Summary

Databases and Data Analysis

In the first part of the workshop, we conducted an interactive exercise to experience the main challenges associated with converting unstructured data into structured, organized, tabular (and generally more mathematical) data. Having structured, machine-readable data is essential for proper data analysis. It is important to note that database creation, which marks the beginning of every data analysis process, can be affected by errors, missing data, and biases driven by human decisions.

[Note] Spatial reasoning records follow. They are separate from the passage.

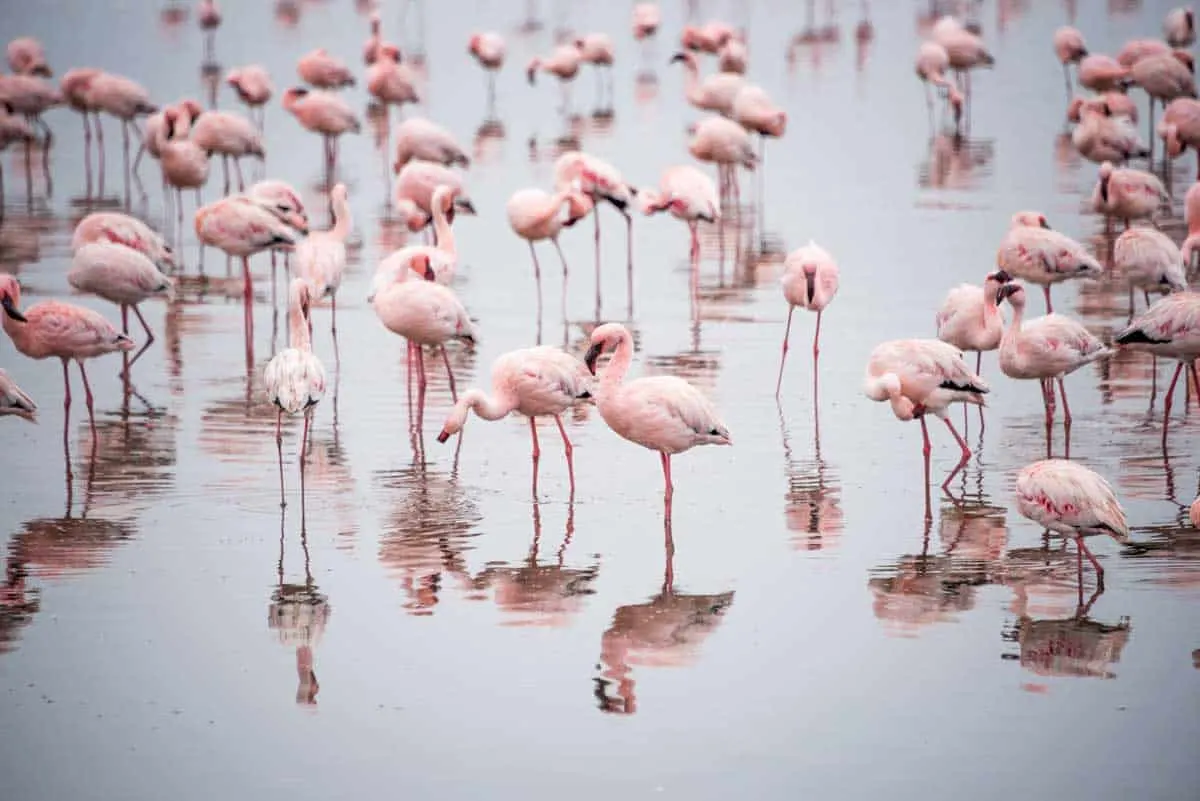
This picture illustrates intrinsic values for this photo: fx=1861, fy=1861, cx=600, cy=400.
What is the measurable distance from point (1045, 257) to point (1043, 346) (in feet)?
8.89

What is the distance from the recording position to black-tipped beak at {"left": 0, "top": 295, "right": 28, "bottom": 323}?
11841 millimetres

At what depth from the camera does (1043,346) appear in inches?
454

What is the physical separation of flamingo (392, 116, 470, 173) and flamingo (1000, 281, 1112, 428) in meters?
10.9

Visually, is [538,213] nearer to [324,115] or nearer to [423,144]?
[423,144]

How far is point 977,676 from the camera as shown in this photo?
26.8ft

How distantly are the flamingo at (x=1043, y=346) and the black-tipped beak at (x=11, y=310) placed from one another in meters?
6.23

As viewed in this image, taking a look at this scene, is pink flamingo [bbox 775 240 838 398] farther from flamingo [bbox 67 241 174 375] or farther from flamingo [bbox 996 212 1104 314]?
flamingo [bbox 67 241 174 375]

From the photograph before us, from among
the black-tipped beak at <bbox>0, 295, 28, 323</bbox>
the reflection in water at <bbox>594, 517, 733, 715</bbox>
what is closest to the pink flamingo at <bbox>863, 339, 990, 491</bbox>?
the reflection in water at <bbox>594, 517, 733, 715</bbox>

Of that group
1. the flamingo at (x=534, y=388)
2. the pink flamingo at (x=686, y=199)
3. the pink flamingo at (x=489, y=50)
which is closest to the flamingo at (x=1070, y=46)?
the pink flamingo at (x=489, y=50)

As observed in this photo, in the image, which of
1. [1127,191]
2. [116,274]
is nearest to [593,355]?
[116,274]

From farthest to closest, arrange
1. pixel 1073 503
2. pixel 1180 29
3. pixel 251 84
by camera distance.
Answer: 1. pixel 1180 29
2. pixel 251 84
3. pixel 1073 503

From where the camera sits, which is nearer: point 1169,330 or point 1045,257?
point 1169,330

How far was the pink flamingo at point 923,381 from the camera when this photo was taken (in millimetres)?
10938

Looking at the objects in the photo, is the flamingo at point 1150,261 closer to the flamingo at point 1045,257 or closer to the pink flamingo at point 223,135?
the flamingo at point 1045,257
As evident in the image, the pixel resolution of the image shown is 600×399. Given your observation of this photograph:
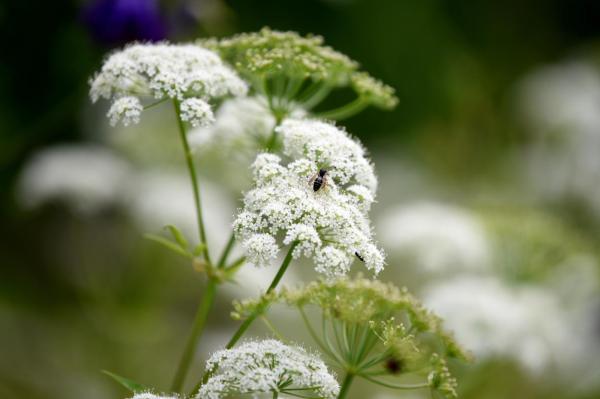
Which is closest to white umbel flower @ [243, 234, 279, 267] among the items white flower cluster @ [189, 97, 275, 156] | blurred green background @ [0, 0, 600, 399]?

In the second part of the workshop, we focused on data analysis. Data analysis is often only considered in relation to programming tools. However, we aimed to emphasize the fundamental principles of data analysis, emphasizing that analyzing data essentially involves querying a dataset. While some information may be easy to retrieve, other information may be hidden or require assumptions and speculation. Python (or any other programming language) is simply a tool to translate our questions into a machine-readable form.

Regardless of our data analysis process and the tools we use, it is crucial to describe and document our choices so that other researchers can reproduce the entire workflow that led to our conclusions.

General data analysis workflow

  1. Define a Research question:
    • Understand the problem or question you are trying to address;
    • Clearly define the goals, objectives, and sub-task to answer a research question.
  2. Collect/Organise Data:
    • Collect relevant data from various sources;
    • Ensure data quality, address any missing or inconsistent data, ensure proper data structure.
  3. Clean Data:
    • Clean and preprocess the data to handle missing values, outliers, and errors;
    • Standardize or normalize data formats if necessary.
  4. Explore Data:
    • Explore the data using statistical and visual methods;
    • Identify patterns, trends, and relationships in the data.
  5. (Model):
    • Select appropriate models based on the analysis goals;
    • Evaluate the model’s performance using metrics relevant to the analysis;
    • Fine-tune the model if necessary.
  6. Interpret Data:
    • Interpret the results of the analysis in the context of the initial research question;
    • Draw conclusions and make recommendations based on the findings.
  7. Visualization and Reporting:
    • Create visualizations to communicate key findings;
    • Prepare a comprehensive report summarizing the analysis process, results, and insights.